Entrevista a Manuel Eirís, Rúa Palma, Junio 2009







Maria Peña: Sobre tu trabajo en la rúa Palma n.º 9 desocultando fragmentos de papel de la pared, hablas de restos y ruinas, entiendes los restos como una pequeña ruina histórica, pero los diferencias del concepto de ruina. ¿Cuál es para ti la definición más acertada de cada idea, o la diferencia entre ambos términos?

Manuel Eirís: Entiendo los restos como una ruina de lo íntimo, de lo personal y lo diferencio de la otra que sería la gran ruina histórica. El término de “pequeña historia” lo empleó Boltanski para referirse a las intenciones históricas de su trabajo, por ejemplo si miramos las vistas de Roma representadas en los grabados de Piranesi, percibimos que siempre hay dos cuadros: uno sería el Coliseo, Santa María la Mayor, San Pedro... y otro la gente que por allí pasea, que están registrados junto a los otros pero son anónimos ante estos; ellos serían pequeña historia.

M. P.: ¿Qué quiere decir “una intención histórica”? ¿En qué modo podría relacionarse esa referencia a Boltanski en tu trabajo?

M. E.: La visión histórica necesita ponerle nombres a las cosas, meterlas en categorías. Boltanski hablaba de pequeña historia para referirse al pasado que permanece oculto entre cada hecho histórico. Me gusta ese término porque habla del pasado anónimo, pero no percibo a Boltanski como un referente demasiado claro en mi trabajo.

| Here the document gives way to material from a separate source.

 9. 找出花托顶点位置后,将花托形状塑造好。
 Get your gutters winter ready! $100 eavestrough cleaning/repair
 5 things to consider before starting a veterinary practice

M. P.: La idea de esas “pequeñas historias”, como denominaba Boltanski a las ruinas singulares y anónimas, forman parte de la vivienda ocupada, pero en los desocultamientos tal vez la vida de las paredes quede relegada a un segundo plano. Se me ocurre que el soporte, a pesar de encontrarse en un interior que fue habitado, predomina en los conceptos que cruzas en los desocultamientos. ¿Si digo... La quinta del Sordo de Goya?

M. E: La Quinta del Sordo me interesa no solo por las pinturas negras en sí mismas —varias de esas pinturas las había utilizado mucho en el pasado y todavía las sigo teniendo presentes— sino por todo lo que se desconoce a su alrededor y por las múltiples interpretaciones a las que esta parte de la obra de Goya ha dado lugar. El hecho de haber sido arrancadas de las paredes donde estaban y trasladadas a lienzo con los deterioros que esta acción produjo, o que Goya las hubiese pintado sobre paredes que tenían otras pinturas, aprovechando incluso partes de estas, lo cual suscita dudas acerca de la autoría de algunas partes.

M. P.: Tal vez las ventanas, las puertas o las marcas de los muebles condicionan el lugar y el tamaño elegido para desocultar. ¿Hay algún porqué específico en el proyecto de la Rúa Palma?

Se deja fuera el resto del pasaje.